Our programs randomsurfer.py and transition.py are excellent examples of data-driven programs. You can easily create a data model just by creating a file like tiny.txt that starts with an integer n and then specifies pairs of integers between 0 and n-1 that represent links connecting pages. You are encouraged to run it for various data models as suggested in the exercises, or make up some models of your own to study. If you have ever wondered how web page ranking works, this calculation is your chance to develop better intuition about what causes one page to be ranked more highly than another. Which kind of page is likely to be rated highly? One that has many links to other pages, or one that has just a few links to other pages? The exercises in this section present many opportunities to study the behavior of the random surfer. Since randomsurfer.py uses standard input, you can compose simple programs that generate large input models, pipe their output to randomsurfer.py, and thereby study the random surfer on large models. Such flexibility is an important reason to use standard input and standard output.

- Aim of the task -
Condense the random surfer paragraph above that begins "Our programs randomsurfer.py and transition.py" into a short bulleted list that keeps its main facts.

- Recorded information -
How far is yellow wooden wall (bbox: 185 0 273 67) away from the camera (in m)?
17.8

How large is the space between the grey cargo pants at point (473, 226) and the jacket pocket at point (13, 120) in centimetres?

- Output for this exercise -
- randomsurfer.py and transition.py are data-driven programs.
- A data model is a file like tiny.txt: an integer n, then pairs of integers between 0 and n-1 that represent links between pages.
- Readers are encouraged to run the programs on various models, either those suggested in the exercises or their own.
- The calculation helps build intuition about why one page is ranked more highly than another. For example, it raises the question of whether a page with many links to other pages or one with few is likely to rank highly.
- The section's exercises offer many chances to study the random surfer's behavior.
- Because randomsurfer.py uses standard input, simple programs that generate large models can pipe their output into it, which allows study of the random surfer on large models.
- This flexibility is an important reason to use standard input and standard output.